At a time some sections of the media are claiming that Mercedes strategist James Vowles was "thrown under the bus" by Mercedes as its Austrian Grand Prix imploded, technical director James Allison has explained why the Briton chose to offer his mea culpa over the team radio, whilst paying tribute to him for the move.

Having missed an open goal in failing to pit when the VSC was deployed following the retirement of his teammate, the voice that Lewis Hamilton would normally expect to hear over the team radio is that of his engineer Peter 'Bonno' Bonnington.
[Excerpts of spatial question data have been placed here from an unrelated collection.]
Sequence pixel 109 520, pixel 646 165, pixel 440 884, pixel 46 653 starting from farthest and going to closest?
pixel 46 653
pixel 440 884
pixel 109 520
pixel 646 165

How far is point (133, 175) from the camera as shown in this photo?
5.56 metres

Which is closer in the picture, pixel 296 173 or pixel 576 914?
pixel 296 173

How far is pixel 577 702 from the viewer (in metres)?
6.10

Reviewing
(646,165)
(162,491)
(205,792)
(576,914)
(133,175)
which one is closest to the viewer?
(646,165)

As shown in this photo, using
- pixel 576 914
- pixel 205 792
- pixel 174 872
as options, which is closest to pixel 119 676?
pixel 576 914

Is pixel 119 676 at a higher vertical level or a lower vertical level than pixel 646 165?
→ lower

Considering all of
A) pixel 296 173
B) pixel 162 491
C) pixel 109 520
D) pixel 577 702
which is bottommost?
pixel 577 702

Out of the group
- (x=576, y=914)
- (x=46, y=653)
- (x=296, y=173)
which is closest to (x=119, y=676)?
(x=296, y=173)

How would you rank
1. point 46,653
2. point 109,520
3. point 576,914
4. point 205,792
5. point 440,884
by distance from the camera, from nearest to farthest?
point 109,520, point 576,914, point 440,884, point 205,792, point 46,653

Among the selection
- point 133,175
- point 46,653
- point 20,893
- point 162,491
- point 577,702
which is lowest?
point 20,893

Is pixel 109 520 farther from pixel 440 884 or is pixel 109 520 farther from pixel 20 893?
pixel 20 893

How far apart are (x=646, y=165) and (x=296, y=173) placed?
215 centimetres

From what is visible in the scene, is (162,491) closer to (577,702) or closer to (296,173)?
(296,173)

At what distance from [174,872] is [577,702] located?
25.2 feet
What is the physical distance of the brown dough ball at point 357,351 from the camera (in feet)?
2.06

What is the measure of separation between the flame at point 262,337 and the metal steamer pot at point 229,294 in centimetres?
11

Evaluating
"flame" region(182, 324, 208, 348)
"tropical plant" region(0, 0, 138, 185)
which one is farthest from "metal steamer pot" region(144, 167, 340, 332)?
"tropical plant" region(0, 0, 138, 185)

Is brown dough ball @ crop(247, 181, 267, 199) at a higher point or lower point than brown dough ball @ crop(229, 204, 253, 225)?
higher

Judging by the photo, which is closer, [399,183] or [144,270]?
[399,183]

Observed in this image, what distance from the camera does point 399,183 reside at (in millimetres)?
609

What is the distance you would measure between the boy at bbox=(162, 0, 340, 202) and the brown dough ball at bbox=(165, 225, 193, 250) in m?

Instead however, as his race began to fall apart, it was the voice of strategist James Vowles that was heard by the world champion... and millions of race fans around the world.

Admitting that he had "thrown the race away", that he'd made a mistake which would cost Hamilton victory, as well as apologising for his error, Vowles did his best to encourage the driver, only for a fuel pressure issue to finally end his misery.

In the latest edition of Pure Pitwall, Allison explained the situation.

"You do sometimes hear James, and it's normally under unusual circumstances when we have a message that's either subtle or difficult and we need to get a message to the driver without the intermediary of the race engineer," said Allison.

"The normal communication path is that the strategist will tell a message to the race engineer to pass on to the driver and the race engineer will do that.

"Sometimes you want to avoid the Chinese whisper of that or the message is very important or, in this particular instance, it was extremely personal.

"In this particular instance it was James showing an extremely broad pair of shoulders," Allison continues, "standing up and saying 'that's my mistake, Lewis, and I'm very sorry for it'.

"I think that's characteristic of James but also a measure of how this team operates, where people will hold up a hand when they have made a mistake knowing that the team's attitude to mistakes is that they are things that they learn from rather than throw blame around for or cause great polemics within the team.

"It was a great example of strong leadership by James, trying to explain to Lewis what had happened. The importance of that message meant James wanted to give it personally rather than passing it through the intermediary of a race engineer."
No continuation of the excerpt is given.